>> start DATA LISTING
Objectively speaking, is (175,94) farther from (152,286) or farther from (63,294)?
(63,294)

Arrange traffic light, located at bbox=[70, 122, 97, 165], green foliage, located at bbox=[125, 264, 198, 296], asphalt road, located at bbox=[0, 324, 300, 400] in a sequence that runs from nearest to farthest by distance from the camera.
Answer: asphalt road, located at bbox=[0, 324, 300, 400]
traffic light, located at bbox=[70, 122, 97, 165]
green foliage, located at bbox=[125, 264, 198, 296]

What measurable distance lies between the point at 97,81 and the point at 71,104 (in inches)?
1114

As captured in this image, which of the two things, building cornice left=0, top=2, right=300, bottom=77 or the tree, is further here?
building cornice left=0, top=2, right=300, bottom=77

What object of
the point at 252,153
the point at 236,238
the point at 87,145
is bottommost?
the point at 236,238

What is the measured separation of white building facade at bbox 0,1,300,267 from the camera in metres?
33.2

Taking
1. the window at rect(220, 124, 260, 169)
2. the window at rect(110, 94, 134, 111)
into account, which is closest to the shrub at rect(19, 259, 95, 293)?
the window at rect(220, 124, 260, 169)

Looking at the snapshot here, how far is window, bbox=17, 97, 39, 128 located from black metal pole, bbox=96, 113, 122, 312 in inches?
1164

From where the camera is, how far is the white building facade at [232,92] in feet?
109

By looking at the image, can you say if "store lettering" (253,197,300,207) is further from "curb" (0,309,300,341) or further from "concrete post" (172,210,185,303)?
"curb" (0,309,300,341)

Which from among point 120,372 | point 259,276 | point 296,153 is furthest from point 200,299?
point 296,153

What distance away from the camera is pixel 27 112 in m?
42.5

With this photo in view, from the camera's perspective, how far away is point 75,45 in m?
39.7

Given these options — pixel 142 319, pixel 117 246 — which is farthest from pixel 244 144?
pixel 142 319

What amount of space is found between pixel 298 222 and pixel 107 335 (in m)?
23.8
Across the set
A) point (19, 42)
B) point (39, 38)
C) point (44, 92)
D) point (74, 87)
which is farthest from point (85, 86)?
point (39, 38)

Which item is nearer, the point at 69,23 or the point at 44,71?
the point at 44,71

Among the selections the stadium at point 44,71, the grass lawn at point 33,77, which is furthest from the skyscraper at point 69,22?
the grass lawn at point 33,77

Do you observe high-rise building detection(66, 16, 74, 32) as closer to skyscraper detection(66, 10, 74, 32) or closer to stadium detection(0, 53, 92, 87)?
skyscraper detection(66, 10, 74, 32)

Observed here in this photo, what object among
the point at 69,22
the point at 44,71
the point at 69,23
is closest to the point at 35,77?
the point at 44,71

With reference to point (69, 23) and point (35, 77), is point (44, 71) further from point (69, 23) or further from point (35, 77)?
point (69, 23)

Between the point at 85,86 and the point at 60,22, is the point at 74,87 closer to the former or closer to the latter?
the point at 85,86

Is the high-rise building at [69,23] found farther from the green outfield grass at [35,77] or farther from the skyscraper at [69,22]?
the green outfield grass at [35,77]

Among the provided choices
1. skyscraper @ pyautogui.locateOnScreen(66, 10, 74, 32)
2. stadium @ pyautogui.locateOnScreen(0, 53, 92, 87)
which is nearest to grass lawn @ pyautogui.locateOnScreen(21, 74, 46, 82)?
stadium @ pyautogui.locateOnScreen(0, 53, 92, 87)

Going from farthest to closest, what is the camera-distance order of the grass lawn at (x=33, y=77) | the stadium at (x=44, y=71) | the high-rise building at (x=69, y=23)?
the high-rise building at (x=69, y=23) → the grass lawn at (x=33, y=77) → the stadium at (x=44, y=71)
>> end DATA LISTING
GIVEN TASK:
Duplicate all the rows above verbatim, from the first line to the last.

ANSWER FOR THE TASK:
Objectively speaking, is (175,94) farther from (152,286) or farther from (63,294)?
(63,294)

Arrange traffic light, located at bbox=[70, 122, 97, 165], green foliage, located at bbox=[125, 264, 198, 296], asphalt road, located at bbox=[0, 324, 300, 400] in a sequence that runs from nearest to farthest by distance from the camera.
Answer: asphalt road, located at bbox=[0, 324, 300, 400]
traffic light, located at bbox=[70, 122, 97, 165]
green foliage, located at bbox=[125, 264, 198, 296]

What measurable distance lies between the point at 97,81 and the point at 71,104 (in inches)?
1114

As captured in this image, which of the two things, building cornice left=0, top=2, right=300, bottom=77 or the tree, is further here?
building cornice left=0, top=2, right=300, bottom=77

What object of
the point at 252,153
the point at 236,238
the point at 87,145
is bottommost?
the point at 236,238

What is the measured separation of white building facade at bbox 0,1,300,267 from the camera in metres?
33.2

Taking
1. the window at rect(220, 124, 260, 169)
2. the window at rect(110, 94, 134, 111)
into account, which is closest to the shrub at rect(19, 259, 95, 293)?
the window at rect(220, 124, 260, 169)

Looking at the snapshot here, how far is window, bbox=17, 97, 39, 128 located from black metal pole, bbox=96, 113, 122, 312 in inches?
1164

From where the camera is, how far is the white building facade at [232,92] in feet?
109

By looking at the image, can you say if "store lettering" (253,197,300,207) is further from "curb" (0,309,300,341) or further from "concrete post" (172,210,185,303)?
"curb" (0,309,300,341)

Which from among point 120,372 | point 259,276 | point 296,153 is furthest from point 200,299?
point 296,153

What distance away from the camera is pixel 27 112 in m?
42.5

With this photo in view, from the camera's perspective, how far away is point 75,45 in m?
39.7

Given these options — pixel 142 319, pixel 117 246 — which is farthest from pixel 244 144?
pixel 142 319

What amount of space is found between pixel 298 222 and pixel 107 335 (in m)?
23.8
Across the set
A) point (19, 42)
B) point (39, 38)
C) point (44, 92)
D) point (74, 87)
which is farthest from point (85, 86)?
point (39, 38)

Which item is nearer, the point at 69,23 or the point at 44,71?
the point at 44,71

Among the selections the stadium at point 44,71, the grass lawn at point 33,77, which is furthest from the skyscraper at point 69,22?
the grass lawn at point 33,77

Do you observe high-rise building detection(66, 16, 74, 32) as closer to skyscraper detection(66, 10, 74, 32) or closer to stadium detection(0, 53, 92, 87)?
skyscraper detection(66, 10, 74, 32)

Observed here in this photo, what object among
the point at 69,22
the point at 44,71
the point at 69,23
is closest to the point at 35,77?
the point at 44,71

With reference to point (69, 23) and point (35, 77), is point (44, 71) further from point (69, 23) or further from point (35, 77)?
point (69, 23)

Between the point at 85,86 and the point at 60,22, is the point at 74,87 closer to the former or closer to the latter?
the point at 85,86

Is the high-rise building at [69,23] found farther from the green outfield grass at [35,77] or farther from the skyscraper at [69,22]?
the green outfield grass at [35,77]

Among the provided choices
1. skyscraper @ pyautogui.locateOnScreen(66, 10, 74, 32)
2. stadium @ pyautogui.locateOnScreen(0, 53, 92, 87)
which is nearest to grass lawn @ pyautogui.locateOnScreen(21, 74, 46, 82)?
stadium @ pyautogui.locateOnScreen(0, 53, 92, 87)

Going from farthest to closest, what is the camera-distance order of the grass lawn at (x=33, y=77) | the stadium at (x=44, y=71) | the high-rise building at (x=69, y=23)?
the high-rise building at (x=69, y=23) → the grass lawn at (x=33, y=77) → the stadium at (x=44, y=71)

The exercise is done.